Apologies in Advance

Outside my office at the public hospital is a small gardening area that was used by resident patients when the building was a long-term care facility. It occasionally experiences infestations of bees and/or yellowjackets, to which I am quick to respond because I have two anaphylactic colleagues to whom one sting could be fatal.

To respond to the last infestation, the guy from pest control sprayed their nest with poison and also hung this trap. He said “They smell the bait and go in to look for it. They never get out because they’re stupid”.

Seeing the resultant slaughter, I couldn’t help but think:

What bees these mortals fool.

Editor’s note: The RBC would like to apologize to everyone in the world for this pun. It was disgusting and bad and thoroughly disobedient, and please don’t bother to phone up because we know it was very tasteless, but he didn’t really mean it and anyway, all bloggers come from broken homes and have very unhappy personal lives, especially Andy Sabl. Anyway, they’re all really nice people underneath, and very warm in the traditional elite academic way. And please don’t write in either because the RBC is going through an unhappy phase at the moment, what with its father dying, and the mortgage, and its partner site Washington Monthly going out with men.

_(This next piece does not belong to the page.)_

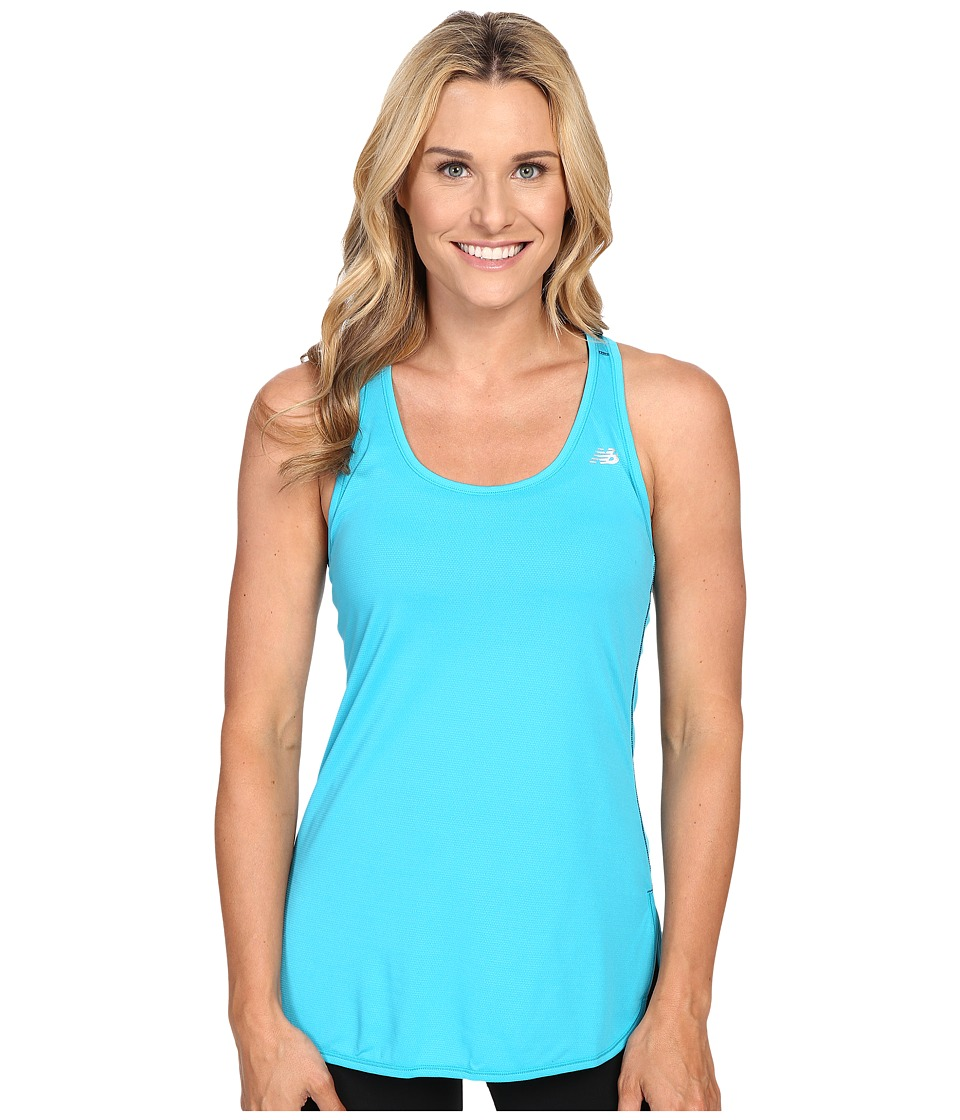 New Balance - Accelerate Tunic (Seaglass) Women's Sleeveless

Second editor’s note: The RBC would like to deny the last apology. It is very happy at home, and Washington Monthly is bound to go through this phase, so from all of us here, good night, sleep well, and have an absolutely super day tomorrow, kiss kiss.

h/t to M. Python.

Comments

  1. Don A in Pennsyltucky says

    We are fortunate to live just around the corner from Vespa Labs — the people who make the anti-venon that saves people with severe wasp allergies. It is fortunate because on both cases where we have had an infestation of Yellow Jackets, we simply phoned “Benny the Bee Man” who comes out in his Tyvex suit and with his ShopVac he retrieves as many live bees as possible from the nest. Then he rigs up a harness to hold the vacuum hose close enough to the entrance that any bees venturing out or returning end up with their sisters in the ShopVac. Eventually the ShopVac is retrieved, the Yellow Jackets are frozen for dissection to retrieve their stinger assembly and retrieve the venom which eventually becomes the anti-venon product.

    • RhodesKen says

      Thanx, Don, for that excellent example of how human ingenuity can make lemonade out of lemons.

      But I gotta wonder … those yellow jackets are pretty small, and their little stingers are very small. Do they have some children's sweat shop in Thailand where the kids get a break from picking crabmeat while they do those millions of tiny dissections?

  2. JamesWimberley says

    Ogden Nash, admiring the preparations of hunters:
    "This grown-up man, with pluck and luck
    Is hoping to outwit a duck."

    • Keith_Humphreys says

      A Møøse once bit my sister… No realli! She was Karving her initials on the møøse with the sharpened end of an interspace tøøthbrush given her by Svenge - her brother-in-law - an Oslo dentist and star of many Norwegian møvies: "The Høt Hands of an Oslo Dentist", "Fillings of Passion", "The Huge Mølars of Horst Nordfink"…

  3. JamesWimberley says

    The Chinese government has just banned puns, because they lead to ‘cultural and linguistic chaos’. Good luck with that. Apparently Chinese is particularly welcoming to puns, because of the mulyiple meanings generated by tonal changes in similar phonemes.